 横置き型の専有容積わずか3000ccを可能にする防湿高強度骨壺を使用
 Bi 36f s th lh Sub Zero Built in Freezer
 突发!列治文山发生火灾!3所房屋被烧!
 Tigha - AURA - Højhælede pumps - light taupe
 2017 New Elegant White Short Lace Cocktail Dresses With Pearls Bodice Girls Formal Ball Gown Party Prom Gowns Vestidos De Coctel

____________________

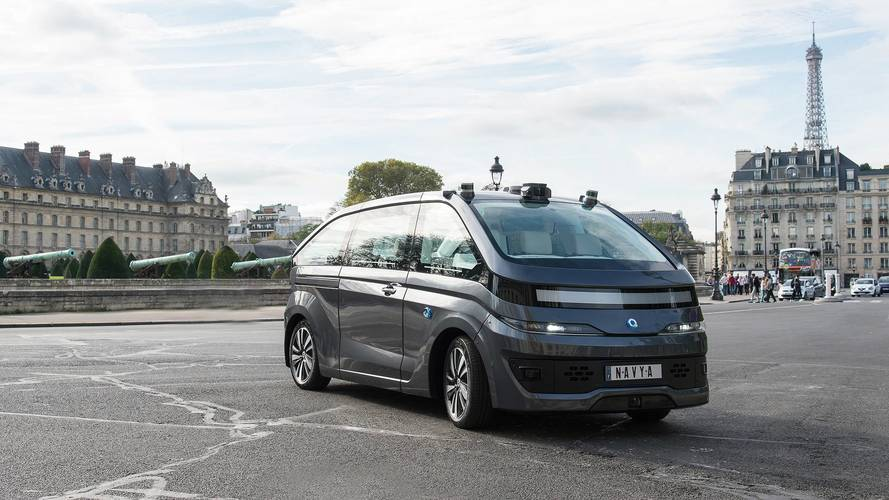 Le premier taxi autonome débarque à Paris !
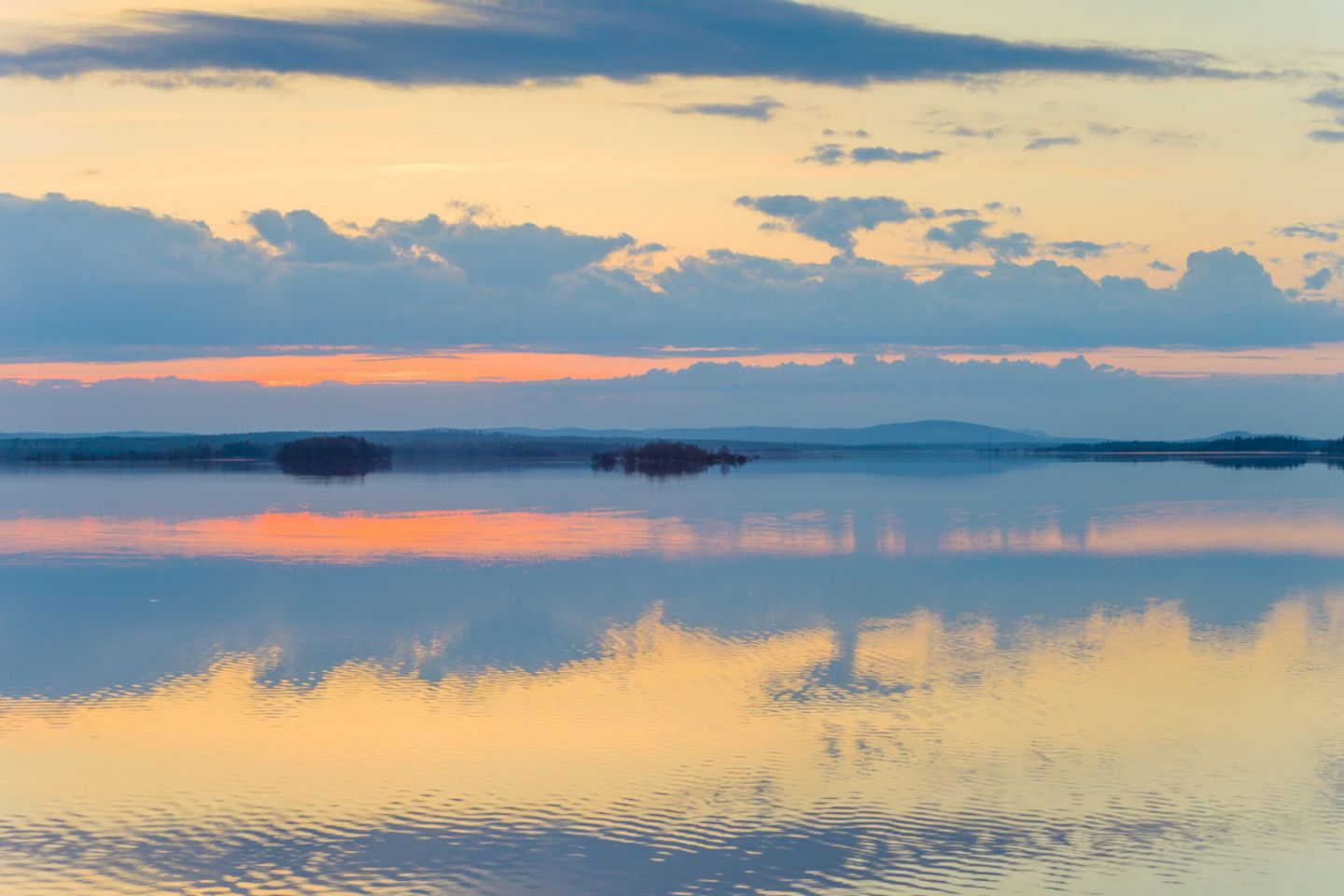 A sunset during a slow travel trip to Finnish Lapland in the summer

____________________

- Requirement -
Starting at the line above that contains "Le premier taxi autonome débarque à Paris !", transcribe every line exactly through the line that contains "A sunset during", including that last one, and skip the pictures.

- Solution to the problem -
 Le premier taxi autonome débarque à Paris !
 A sunset during a slow travel trip to Finnish Lapland in the summer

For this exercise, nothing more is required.